UNIX commands for daily tasks

UNIX is a base OS for many popular OS you are using right now, from Linux to Mac OSX. Those OS share common commands so it is pretty easy to switch from one OS to another. Because it is so important to understand and use UNIX commands, I want to create a series to introduce to you some of the most frequent used UNIX commands which I think are extremely helpful for your daily tasks. I cannot imagine how hard it would be if these tools do not exist.

I do not want to feed you many fishes at a time. Let's get started with just 3 commands that I have to type almost every day. All of 3 commands are used for showing the content of a file but each has different usage.


cat is used when you want to display the entire content of a file, no matter how big it is. Whenever I want to look into a text file (like the content of my SSH key), this is the command I use. It is, however, not suitable to be used when the content of the file is too big to be displayed nicely on the screen. Because it tries to show the entire content, it floods your screen with characters and it is really hard to see (you have to scroll backward to see what is in the beginning of the file). In addition, you can not use it for searching a particular token in a file. Rule of thumb: use cat if your text file is small and you can read it easily without scrolling too much. For example, try running: cat /var/log/system.log and see how it floods your terminal.

Another nice ability of cat is to concatenate a list of files into a single file. This can be seen when setting up SSL certificate, it often asks us to concatenate a private key and an intermediate key into a single .pem file. This can be done easily using the following command:

cat private_key intermediate_key > final_key.pem

You can merge as many files as you want, just specify them in the command.


less is an enhancement of an old tool called more. Even though its name is less, it actually has more features than more. It allows you to read the content of a file page-by-page instead of showing them all on the screen like cat does. The term page is defined as the amount of text which fits nicely in your terminal. This means that it has no problem working with a big file since it only fetches enough text to show for the user. Navigation is easy, you can use arrow key or other keys combination (Ctrl + V for page down, Ctrl + B for page up). So, try running: less /var/log/system.log and see the difference.

In addition, you can also search a particular text inside a text file while viewing a file using less. Just type / (slash) then type your searching text and finally press Enter, less will jump to a page which contains the text you are looking for.

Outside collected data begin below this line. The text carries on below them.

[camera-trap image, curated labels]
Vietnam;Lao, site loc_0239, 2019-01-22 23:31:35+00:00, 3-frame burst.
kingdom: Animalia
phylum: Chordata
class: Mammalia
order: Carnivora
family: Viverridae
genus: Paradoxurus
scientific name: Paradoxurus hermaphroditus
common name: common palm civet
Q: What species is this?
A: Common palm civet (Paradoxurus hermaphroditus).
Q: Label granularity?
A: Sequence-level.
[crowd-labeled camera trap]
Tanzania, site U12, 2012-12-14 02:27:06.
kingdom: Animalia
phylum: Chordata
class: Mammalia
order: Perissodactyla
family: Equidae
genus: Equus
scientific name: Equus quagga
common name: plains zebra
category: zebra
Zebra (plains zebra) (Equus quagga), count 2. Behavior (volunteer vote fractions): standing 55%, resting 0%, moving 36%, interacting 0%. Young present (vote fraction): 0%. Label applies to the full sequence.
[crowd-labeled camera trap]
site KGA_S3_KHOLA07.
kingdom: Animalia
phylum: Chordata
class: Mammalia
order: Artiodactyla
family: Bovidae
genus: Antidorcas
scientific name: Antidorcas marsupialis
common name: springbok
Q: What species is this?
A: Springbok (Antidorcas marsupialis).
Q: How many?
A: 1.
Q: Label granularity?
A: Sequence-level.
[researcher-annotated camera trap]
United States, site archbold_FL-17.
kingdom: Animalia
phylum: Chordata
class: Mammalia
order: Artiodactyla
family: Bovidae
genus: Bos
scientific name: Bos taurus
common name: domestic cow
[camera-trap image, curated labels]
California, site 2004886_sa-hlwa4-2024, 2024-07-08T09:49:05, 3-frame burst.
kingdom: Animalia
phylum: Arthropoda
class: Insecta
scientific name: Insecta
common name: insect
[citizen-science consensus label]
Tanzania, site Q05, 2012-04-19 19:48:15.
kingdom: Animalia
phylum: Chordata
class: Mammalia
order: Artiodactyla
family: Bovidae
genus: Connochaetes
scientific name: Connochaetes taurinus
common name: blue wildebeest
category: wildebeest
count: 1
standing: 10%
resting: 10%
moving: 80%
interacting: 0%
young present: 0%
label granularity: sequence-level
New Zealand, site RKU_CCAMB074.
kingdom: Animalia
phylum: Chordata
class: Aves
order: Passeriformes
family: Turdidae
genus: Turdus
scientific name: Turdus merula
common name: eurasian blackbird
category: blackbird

tail is the last command I would like to introduce in this list. It is the command which often used to view real-time log. It allows you to view the content at the end of a file, which is the most valuable information of a log file. You can specify how many lines of text you want to read using -n option, and you can also use monitoring mode which shows all updates made to a file. When I debug a Rails application, tail is my choice:

tail -f log/production.log

Even though these 3 commands are so simple, they are quite powerful if you understand how to use it correctly. To learn more about these commands, I recommend using man command to read their documentation of each system, ex: man tail. Remember that if you want to be good, start with simple thing first. Do not try to learn fancy & complex tools right at the beginning to show off your skills. Make sure you get the fundamental things first and enhance it by the time.